(Required action)
The answer must be every line of the data that holds the word "Align".

Extracted page text data
- - - -
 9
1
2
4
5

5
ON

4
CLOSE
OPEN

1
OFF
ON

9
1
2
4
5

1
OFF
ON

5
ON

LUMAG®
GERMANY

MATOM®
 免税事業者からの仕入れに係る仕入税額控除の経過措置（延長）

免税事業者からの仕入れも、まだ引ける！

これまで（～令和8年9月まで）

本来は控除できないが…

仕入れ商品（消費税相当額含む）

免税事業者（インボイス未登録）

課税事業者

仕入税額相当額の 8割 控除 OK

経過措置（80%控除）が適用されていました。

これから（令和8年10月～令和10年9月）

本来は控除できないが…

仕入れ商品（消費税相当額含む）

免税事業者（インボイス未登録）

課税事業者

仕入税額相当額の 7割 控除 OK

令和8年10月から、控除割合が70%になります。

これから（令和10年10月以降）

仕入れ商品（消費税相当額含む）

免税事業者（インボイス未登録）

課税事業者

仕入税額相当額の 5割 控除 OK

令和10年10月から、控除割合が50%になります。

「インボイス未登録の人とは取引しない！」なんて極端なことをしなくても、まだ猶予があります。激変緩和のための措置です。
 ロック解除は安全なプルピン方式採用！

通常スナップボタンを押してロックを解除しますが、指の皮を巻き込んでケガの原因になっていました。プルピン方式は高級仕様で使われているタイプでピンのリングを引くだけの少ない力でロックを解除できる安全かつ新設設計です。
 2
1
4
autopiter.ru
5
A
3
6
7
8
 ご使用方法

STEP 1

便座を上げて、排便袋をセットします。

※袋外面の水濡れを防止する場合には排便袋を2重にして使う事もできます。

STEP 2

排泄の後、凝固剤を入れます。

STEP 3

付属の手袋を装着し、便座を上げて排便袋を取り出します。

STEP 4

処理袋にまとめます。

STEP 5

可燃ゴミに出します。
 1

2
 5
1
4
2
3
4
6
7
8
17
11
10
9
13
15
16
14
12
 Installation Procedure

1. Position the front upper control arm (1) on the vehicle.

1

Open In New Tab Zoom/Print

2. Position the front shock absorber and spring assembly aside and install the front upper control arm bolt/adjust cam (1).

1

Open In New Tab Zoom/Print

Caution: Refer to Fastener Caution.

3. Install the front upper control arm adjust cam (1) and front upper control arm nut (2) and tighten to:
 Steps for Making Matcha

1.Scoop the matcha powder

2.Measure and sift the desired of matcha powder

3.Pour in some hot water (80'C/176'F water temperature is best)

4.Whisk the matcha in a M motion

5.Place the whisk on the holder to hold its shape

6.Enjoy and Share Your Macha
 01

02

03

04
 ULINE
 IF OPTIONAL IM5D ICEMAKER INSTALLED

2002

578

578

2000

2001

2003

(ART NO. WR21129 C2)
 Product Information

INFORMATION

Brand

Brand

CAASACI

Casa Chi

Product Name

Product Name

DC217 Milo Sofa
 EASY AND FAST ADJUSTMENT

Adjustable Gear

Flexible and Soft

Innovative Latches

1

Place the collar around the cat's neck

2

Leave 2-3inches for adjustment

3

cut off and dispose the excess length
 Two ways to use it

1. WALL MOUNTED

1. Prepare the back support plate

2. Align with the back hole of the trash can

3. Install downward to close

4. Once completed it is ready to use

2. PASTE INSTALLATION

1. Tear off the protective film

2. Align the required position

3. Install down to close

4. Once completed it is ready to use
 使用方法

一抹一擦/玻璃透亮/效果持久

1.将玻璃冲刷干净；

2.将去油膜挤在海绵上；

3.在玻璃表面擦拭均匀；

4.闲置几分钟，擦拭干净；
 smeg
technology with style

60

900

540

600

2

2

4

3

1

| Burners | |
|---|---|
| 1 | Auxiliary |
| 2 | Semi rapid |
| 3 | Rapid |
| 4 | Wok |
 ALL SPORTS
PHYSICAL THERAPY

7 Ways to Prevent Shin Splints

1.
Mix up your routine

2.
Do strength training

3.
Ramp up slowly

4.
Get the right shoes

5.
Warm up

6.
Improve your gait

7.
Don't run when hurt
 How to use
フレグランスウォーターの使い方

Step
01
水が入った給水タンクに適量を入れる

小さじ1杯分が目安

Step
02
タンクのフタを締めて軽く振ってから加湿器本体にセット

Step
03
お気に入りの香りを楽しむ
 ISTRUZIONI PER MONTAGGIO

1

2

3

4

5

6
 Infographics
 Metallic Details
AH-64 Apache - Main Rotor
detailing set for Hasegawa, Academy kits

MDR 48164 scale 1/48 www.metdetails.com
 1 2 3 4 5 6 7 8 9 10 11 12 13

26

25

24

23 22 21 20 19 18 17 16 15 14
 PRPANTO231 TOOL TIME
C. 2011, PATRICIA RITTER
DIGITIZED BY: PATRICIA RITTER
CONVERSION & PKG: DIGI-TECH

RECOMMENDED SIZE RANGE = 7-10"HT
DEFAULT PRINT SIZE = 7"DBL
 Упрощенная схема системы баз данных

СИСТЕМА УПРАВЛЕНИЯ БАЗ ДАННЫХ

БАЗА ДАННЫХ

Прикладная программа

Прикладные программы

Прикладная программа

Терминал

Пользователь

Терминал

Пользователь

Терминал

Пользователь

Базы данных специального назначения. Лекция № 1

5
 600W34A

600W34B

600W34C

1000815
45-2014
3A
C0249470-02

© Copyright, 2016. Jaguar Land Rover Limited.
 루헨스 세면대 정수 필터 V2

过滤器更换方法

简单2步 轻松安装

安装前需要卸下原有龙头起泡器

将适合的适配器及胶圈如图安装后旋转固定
- - - -
(Solution)
2. Align with the back hole of the trash can
2. Align the required position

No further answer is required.